Background: Most microbial eukaryotes are uncultivated and thus poorly suited to standard genomic techniques. This is the case for Polykrikos lebouriae, a dinoflagellate with ultrastructurally aberrant plastids. It has been suggested that these plastids stem from a novel symbiosis with either a diatom or haptophyte, but this hypothesis has been difficult to test as P. lebouriae dwells in marine sand rife with potential genetic contaminants.
Results: We applied spliced-leader targeted PCR (SLPCR) to obtain dinoflagellate-specific transcriptomes on single-cell isolates of P. lebouriae from marine sediments. Polykrikos lebouriae expressed nuclear-encoded photosynthetic genes that were characteristic of the peridinin-plastids of dinoflagellates, rather than those from a diatom of haptophyte. We confirmed these findings at the genomic level using multiple displacement amplification (MDA) to obtain a partial plastome of P. lebouriae.
Conclusion: From these data, we infer that P. lebouriae has retained the peridinin plastids ancestral for dinoflagellates as a whole, while its closest relatives have lost photosynthesis multiple times independently.
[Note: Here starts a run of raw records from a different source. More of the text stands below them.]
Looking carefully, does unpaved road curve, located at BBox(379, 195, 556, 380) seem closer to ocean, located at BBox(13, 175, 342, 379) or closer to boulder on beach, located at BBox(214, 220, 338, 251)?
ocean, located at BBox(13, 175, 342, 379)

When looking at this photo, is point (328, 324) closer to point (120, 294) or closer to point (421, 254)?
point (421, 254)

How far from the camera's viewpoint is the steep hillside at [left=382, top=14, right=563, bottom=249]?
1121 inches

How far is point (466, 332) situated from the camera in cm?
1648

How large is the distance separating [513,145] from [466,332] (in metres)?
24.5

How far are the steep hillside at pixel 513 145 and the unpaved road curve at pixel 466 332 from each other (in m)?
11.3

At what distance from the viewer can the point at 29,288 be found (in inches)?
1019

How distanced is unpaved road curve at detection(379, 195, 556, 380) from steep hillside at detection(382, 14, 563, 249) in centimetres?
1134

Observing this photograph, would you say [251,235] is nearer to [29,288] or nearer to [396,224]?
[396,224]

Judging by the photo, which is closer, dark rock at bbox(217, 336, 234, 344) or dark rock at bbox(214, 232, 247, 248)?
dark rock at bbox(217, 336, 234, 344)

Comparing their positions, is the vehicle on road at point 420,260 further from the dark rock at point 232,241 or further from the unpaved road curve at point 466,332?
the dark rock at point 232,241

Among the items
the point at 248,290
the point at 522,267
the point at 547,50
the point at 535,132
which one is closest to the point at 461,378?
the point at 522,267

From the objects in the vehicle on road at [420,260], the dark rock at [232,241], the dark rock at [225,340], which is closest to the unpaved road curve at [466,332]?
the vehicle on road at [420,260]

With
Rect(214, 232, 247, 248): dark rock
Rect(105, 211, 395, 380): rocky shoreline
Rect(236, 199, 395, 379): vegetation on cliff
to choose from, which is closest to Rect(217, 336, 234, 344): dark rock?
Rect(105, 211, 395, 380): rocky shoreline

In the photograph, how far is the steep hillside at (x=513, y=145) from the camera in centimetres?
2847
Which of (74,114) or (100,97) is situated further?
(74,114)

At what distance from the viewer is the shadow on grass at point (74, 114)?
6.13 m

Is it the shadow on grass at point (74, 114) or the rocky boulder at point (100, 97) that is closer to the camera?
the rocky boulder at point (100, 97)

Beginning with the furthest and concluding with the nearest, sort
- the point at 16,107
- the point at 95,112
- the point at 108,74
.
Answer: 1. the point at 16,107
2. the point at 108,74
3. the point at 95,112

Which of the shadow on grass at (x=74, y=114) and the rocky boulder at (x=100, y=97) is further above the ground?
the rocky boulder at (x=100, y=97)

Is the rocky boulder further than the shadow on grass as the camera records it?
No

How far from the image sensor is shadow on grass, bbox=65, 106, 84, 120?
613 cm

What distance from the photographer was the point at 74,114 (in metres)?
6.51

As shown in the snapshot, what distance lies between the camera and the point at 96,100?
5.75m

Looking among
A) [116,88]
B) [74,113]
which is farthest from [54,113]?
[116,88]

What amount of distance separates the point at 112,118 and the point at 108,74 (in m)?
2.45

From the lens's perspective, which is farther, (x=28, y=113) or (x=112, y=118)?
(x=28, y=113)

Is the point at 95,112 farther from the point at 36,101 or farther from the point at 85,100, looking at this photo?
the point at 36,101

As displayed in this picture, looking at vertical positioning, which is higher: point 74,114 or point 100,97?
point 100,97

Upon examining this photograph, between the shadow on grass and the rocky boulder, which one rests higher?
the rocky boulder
We discuss these losses with reference to mixotrophy in polykrikoid dinoflagellates. Our findings demonstrate new levels of variation associated with the peridinin plastids of dinoflagellates and the usefulness of SLPCR approaches on single cell isolates. Unlike other transcriptomic methods, SLPCR has taxonomic specificity, and can in principle be adapted to different splice-leader bearing groups.